Now that Ma Bell has been put back together, it’s wishing to reinstate itself as the dominant player it used to be. The company is trying to sneak its way to top dog status by garnering exclusive arrangements with major players like Apple, and now its involved in a new, seditious attempt to harness the web and police the behavior of its own customers.

The latest effort involving the web has stirred up a hornet’s nest of negative reaction, especially from those who wish to keep the internet free (like, everybody?). A Los Angeles Times interview with AT&T senior VP James Cicconi reveals that the company is working with movie studios and record companies to create and implement anti-piracy technologies at the network level. As Geoff duncan of Digital Trends News writes, this is a first.

The announcement…opens a host of technical, ethical, business, and consumer privacy issues the company will have to deal with even assuming it can develop the type of technology it envisions. In essence, AT&T would assume the role of “copyright cop,” deciding what content can and cannot traverse its networks.

AT&T apparently believes that by engineering a network which is “safe” from digital piracy, the company will gain an upper hand in negotiations and distribution deals with movie studios and record labels as the digital media juggernaut continues to accelerate. If AT&T can make the argument that offering digital media on its network will not contribute to digital piracy, the company may be able to leverage exclusive deals from content providers and possibly charge a premium for distributing media over its network.

Sounds all nice for corporate friends, but what about you and me? I mean, who wants their ISP snooping on their online activity, except those from the same old world of command-and-control?

Doc Searls doesn’t like it a bit, saying “AT&T, please go to hell.”

If I were an AT&T customer today, and I had any other choice of service provider, I’d drop AT&T like a bad transmission. In fact, if you’re an AT&T customer, I suggest you do exactly that. If you can.

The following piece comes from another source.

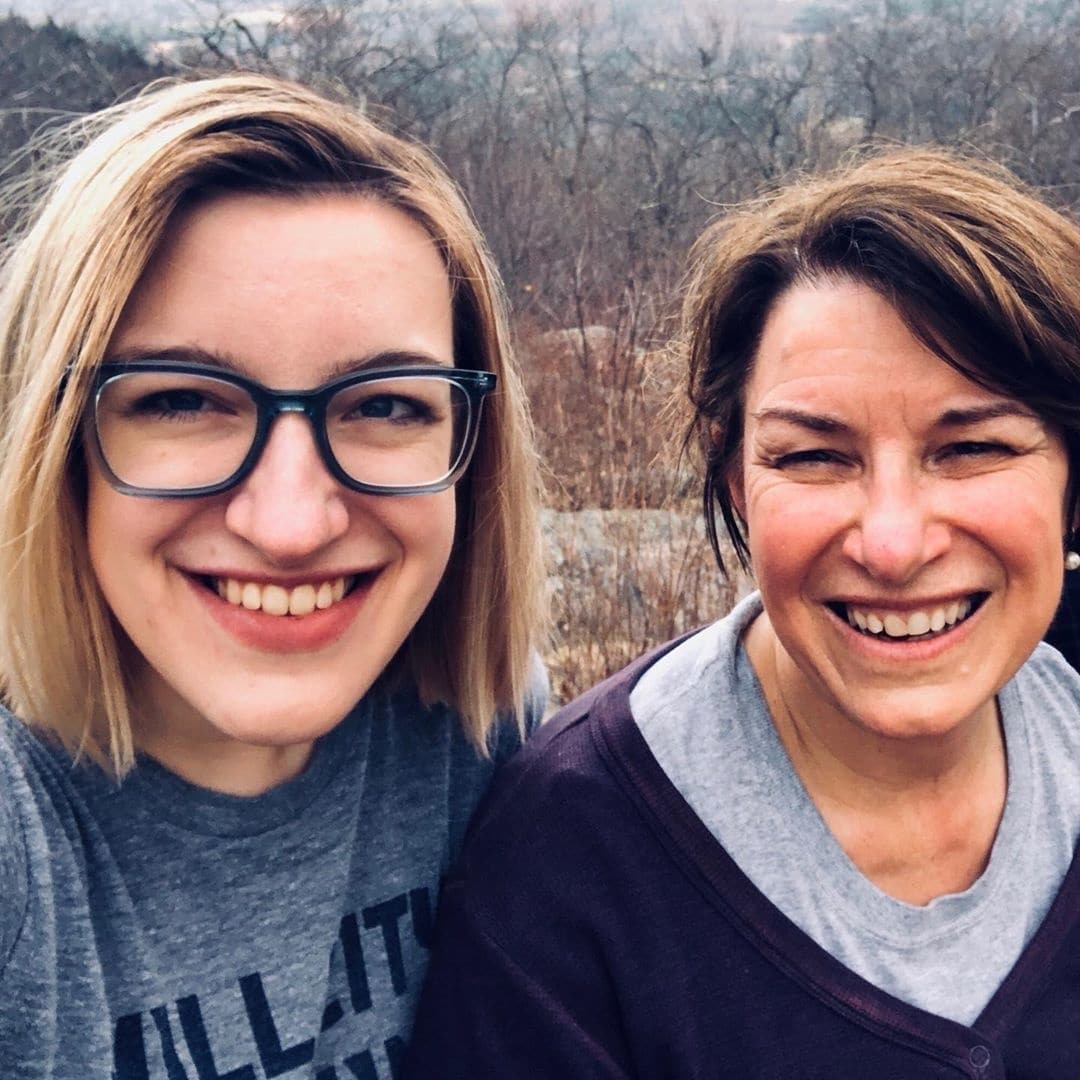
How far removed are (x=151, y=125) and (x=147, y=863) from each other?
85 cm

Dave Winer has similar thoughts.

If there were a death penalty for corporations, AT&T may have just earned it.

David Weinberger’s assessment is even more pointed.

Putting a cop in the middle of the network and making available content not accessible by other networks means that if the AT&T says it’s offering Internet connectivity, it’s lying.

The Internet is a set of protocols that ensure that bits will be moved across networks (inter-networking) without giving special privileges or control to the carriers.

And Duncan Riley at TechCrunch calls AT&T “American Tracking & Takedown.”

There’s something very, very wrong when a company starts conspiring against its users. Perhaps the days of the customer being always right have passed? Certainly there will be many AT&T customers who will soon (be) looking for internet access from alternative providers

Of course, I’m in agreement with this, and I have AT&T internet experience to back it up.

AT&T is trying to build itself on the products and services of others. I suppose there’s nothing wrong with that, but they offer nothing original. They bought Cingular and now will be the exclusive dealer of iPhones for five years. That alone will keep me from buying one (and I don’t think I’m alone). I’m a Verizon guy.

My apartment complex in Grapevine, Texas has an exclusive deal with AT&T to provide phone, “cable” and internet. The cable comes from DirectTV and Verizon lines provide the DSL. DirectTV would be fine, if I had my own dish, but when the signal is spread out over hundreds of units, all kinds of little annoyances come into play. I’m also not a big fan of DSL, and I’ve had my share of problems.

AT&T “works” only when it is a monopoly, and that’s what it wants once again. Otherwise, people flee the scene like doves scrambling to get away from a Red Tailed Hawk. I’m moving in another couple of months, and the fact that my home entertainment and communications is tied to AT&T is — believe it or not — a big reason why.

I wonder how many of their “customers” are in such forced arrangements.